> DESCRIPTION OF THE TASK: Write out every one of the records below word for word, leaving each line unchanged.

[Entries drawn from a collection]
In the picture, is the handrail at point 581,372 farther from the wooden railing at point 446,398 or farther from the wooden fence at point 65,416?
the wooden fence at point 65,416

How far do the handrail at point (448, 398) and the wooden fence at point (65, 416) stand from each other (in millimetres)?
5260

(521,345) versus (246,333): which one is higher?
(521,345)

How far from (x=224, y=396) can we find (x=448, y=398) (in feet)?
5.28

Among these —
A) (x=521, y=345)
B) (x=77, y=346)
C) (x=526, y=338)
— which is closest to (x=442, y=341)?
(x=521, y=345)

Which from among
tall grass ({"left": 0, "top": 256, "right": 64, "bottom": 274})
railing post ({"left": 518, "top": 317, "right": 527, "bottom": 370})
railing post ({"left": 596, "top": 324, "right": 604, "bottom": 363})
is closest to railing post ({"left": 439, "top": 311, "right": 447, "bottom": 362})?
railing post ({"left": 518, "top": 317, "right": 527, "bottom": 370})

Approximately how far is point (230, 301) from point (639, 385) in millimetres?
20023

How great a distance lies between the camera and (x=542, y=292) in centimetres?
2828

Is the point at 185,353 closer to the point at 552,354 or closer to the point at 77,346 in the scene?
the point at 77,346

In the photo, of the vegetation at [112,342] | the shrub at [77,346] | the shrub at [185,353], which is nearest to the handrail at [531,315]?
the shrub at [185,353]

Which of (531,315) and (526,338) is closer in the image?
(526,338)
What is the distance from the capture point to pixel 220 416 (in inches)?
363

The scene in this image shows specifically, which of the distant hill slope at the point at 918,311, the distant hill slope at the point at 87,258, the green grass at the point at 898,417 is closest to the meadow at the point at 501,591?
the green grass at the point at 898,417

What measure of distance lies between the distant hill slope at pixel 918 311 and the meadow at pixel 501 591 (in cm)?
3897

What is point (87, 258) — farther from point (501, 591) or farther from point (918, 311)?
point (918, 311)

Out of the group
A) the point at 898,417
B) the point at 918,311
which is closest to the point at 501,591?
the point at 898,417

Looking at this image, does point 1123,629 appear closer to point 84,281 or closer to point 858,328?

> THE RESPONSE:
In the picture, is the handrail at point 581,372 farther from the wooden railing at point 446,398 or farther from the wooden fence at point 65,416?
the wooden fence at point 65,416

How far do the handrail at point (448, 398) and the wooden fence at point (65, 416) stand from each other (in millimetres)?
5260

(521,345) versus (246,333): which one is higher?
(521,345)

How far from (x=224, y=396) can we find (x=448, y=398) (in feet)?
5.28

Among these —
A) (x=521, y=345)
B) (x=77, y=346)
C) (x=526, y=338)
— which is closest to (x=442, y=341)?
(x=521, y=345)

Which from among
tall grass ({"left": 0, "top": 256, "right": 64, "bottom": 274})
railing post ({"left": 518, "top": 317, "right": 527, "bottom": 370})
railing post ({"left": 596, "top": 324, "right": 604, "bottom": 363})
is closest to railing post ({"left": 439, "top": 311, "right": 447, "bottom": 362})?
railing post ({"left": 518, "top": 317, "right": 527, "bottom": 370})

Approximately how far is point (230, 301) from point (639, 385) in millimetres?
20023

How great a distance lies between the camera and (x=542, y=292) in centimetres?
2828

Is the point at 185,353 closer to the point at 552,354 or closer to the point at 77,346 in the scene?
the point at 77,346

In the photo, of the vegetation at [112,342] | the shrub at [77,346] | the shrub at [185,353], which is nearest to the handrail at [531,315]?
the shrub at [185,353]

Which of (531,315) and (526,338) is closer in the image?
(526,338)
What is the distance from the capture point to pixel 220 416 (in inches)?
363

The scene in this image shows specifically, which of the distant hill slope at the point at 918,311, the distant hill slope at the point at 87,258, the green grass at the point at 898,417 is closest to the meadow at the point at 501,591?
the green grass at the point at 898,417

What measure of distance lies between the distant hill slope at pixel 918 311 and the meadow at pixel 501 591 (in cm)?
3897

What is point (87, 258) — farther from point (501, 591) or farther from point (918, 311)?
point (918, 311)

Out of the group
A) the point at 898,417
B) the point at 918,311
which is closest to the point at 501,591?
the point at 898,417

Looking at this image, does point 1123,629 appear closer to point 84,281 or closer to point 858,328?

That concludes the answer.